▶ Written exercise:
Please rename "masks" to "outlines" in the items from the start up to and including the line with "7L68 11V13H84L91 7L93", leaving everything else unchanged, and give back only those lines.
**** Material shown
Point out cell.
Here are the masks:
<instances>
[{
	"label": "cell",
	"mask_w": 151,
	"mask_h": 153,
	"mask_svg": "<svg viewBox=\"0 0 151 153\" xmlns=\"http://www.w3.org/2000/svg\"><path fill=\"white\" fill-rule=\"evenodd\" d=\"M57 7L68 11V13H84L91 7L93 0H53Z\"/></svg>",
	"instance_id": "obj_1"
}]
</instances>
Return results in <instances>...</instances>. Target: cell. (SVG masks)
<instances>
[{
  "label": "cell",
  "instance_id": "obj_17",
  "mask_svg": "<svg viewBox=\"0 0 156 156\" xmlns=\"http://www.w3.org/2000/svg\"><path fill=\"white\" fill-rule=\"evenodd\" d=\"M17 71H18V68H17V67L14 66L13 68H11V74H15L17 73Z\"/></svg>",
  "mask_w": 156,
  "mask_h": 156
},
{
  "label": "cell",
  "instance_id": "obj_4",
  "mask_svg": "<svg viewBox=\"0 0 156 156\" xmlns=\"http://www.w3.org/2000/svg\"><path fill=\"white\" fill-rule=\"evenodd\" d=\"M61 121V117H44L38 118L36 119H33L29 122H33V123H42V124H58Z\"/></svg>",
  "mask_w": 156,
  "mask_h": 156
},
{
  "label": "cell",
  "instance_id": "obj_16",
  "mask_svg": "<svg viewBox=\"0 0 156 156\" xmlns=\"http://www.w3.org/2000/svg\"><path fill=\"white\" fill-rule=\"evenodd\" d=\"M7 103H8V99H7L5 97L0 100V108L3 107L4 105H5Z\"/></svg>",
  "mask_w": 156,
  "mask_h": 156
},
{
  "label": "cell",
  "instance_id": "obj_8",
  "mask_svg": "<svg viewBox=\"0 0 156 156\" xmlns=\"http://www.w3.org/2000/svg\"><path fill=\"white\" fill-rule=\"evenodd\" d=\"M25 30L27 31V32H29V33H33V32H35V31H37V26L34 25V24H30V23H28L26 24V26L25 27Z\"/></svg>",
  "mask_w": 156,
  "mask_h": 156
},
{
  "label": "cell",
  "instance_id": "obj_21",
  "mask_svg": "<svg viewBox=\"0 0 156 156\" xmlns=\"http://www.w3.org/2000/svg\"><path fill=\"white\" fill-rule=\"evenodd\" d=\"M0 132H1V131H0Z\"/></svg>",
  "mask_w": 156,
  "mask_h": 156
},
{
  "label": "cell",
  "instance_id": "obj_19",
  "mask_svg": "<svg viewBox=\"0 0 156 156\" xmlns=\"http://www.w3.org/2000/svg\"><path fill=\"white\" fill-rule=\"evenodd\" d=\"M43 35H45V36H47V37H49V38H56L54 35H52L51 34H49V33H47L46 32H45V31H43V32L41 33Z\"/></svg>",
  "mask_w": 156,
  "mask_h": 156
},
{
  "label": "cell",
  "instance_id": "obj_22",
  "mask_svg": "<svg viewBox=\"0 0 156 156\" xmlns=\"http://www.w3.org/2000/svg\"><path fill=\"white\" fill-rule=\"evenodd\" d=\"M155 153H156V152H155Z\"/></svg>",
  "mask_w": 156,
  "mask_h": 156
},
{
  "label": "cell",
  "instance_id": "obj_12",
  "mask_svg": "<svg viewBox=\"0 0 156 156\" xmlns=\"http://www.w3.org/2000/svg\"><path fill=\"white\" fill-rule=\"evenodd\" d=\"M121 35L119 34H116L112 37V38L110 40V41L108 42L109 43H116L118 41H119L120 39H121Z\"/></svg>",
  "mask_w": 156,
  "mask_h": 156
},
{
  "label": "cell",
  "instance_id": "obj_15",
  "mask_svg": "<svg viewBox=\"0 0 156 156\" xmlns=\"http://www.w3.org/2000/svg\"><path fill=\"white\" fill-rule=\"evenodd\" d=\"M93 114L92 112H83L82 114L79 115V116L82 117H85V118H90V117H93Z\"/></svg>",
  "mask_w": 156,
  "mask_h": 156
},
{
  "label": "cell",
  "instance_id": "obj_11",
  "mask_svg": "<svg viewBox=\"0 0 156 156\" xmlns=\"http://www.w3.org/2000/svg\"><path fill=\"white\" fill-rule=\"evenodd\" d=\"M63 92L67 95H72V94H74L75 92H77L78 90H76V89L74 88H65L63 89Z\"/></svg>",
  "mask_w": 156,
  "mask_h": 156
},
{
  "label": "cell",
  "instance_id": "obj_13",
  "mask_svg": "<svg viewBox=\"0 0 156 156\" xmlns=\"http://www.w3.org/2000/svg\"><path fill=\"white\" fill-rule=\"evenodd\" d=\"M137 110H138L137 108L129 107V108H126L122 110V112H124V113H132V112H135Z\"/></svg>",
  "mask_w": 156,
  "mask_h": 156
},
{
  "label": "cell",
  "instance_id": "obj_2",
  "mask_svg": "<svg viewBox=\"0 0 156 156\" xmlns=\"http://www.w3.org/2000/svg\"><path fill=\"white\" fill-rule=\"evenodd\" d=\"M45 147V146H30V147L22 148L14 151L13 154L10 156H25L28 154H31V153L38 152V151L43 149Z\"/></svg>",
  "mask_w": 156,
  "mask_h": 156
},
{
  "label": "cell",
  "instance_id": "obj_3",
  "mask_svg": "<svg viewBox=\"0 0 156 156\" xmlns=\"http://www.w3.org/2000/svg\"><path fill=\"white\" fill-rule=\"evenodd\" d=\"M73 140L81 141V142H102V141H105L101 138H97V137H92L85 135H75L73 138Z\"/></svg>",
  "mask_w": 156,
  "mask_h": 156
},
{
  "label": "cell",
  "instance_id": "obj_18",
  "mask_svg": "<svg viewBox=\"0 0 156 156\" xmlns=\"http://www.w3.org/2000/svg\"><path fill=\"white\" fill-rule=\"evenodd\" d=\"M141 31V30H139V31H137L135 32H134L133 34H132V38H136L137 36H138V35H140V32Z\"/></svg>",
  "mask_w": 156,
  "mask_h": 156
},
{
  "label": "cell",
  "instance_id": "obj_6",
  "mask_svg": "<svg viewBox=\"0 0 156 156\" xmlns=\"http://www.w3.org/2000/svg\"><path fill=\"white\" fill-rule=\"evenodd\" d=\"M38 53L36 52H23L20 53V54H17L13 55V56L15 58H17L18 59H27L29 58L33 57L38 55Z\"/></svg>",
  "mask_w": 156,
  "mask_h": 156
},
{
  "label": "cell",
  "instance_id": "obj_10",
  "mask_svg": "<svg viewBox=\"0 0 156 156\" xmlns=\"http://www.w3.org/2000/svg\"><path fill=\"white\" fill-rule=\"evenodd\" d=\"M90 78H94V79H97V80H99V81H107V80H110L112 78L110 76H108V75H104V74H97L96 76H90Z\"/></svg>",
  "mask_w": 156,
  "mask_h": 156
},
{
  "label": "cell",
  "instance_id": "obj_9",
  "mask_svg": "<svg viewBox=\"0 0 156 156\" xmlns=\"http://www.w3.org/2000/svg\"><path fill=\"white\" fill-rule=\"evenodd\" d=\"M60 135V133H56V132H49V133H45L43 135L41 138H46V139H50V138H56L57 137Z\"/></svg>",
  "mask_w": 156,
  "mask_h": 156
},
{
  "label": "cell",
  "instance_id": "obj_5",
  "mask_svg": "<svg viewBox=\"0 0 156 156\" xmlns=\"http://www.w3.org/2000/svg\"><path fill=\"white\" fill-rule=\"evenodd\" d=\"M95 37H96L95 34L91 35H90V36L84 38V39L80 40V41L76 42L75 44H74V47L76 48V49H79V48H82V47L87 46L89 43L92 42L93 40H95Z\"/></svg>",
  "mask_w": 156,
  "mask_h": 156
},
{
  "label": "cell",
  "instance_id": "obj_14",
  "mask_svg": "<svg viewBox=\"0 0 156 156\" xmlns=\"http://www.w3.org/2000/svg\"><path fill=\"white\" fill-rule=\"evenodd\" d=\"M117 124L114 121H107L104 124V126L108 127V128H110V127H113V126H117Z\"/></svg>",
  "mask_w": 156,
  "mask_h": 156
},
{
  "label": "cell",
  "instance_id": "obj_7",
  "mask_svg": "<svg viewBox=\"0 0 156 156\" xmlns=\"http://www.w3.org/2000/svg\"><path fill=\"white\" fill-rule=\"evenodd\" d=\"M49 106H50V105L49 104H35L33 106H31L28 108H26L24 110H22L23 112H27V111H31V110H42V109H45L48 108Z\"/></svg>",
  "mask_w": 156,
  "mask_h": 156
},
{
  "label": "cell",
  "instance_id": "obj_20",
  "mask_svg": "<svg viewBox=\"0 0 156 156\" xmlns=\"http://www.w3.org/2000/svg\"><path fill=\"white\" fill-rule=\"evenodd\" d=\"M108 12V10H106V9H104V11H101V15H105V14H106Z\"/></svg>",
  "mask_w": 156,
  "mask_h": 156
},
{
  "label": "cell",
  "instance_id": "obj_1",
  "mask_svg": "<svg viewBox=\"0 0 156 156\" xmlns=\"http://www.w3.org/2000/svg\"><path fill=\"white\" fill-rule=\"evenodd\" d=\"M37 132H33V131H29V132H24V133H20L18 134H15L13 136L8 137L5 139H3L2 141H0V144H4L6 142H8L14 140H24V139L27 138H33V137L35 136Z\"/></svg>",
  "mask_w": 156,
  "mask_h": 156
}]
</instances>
********
▶ Full solution:
Point out cell.
Here are the outlines:
<instances>
[{
	"label": "cell",
	"mask_w": 151,
	"mask_h": 153,
	"mask_svg": "<svg viewBox=\"0 0 151 153\" xmlns=\"http://www.w3.org/2000/svg\"><path fill=\"white\" fill-rule=\"evenodd\" d=\"M57 7L68 11V13H84L91 7L93 0H53Z\"/></svg>",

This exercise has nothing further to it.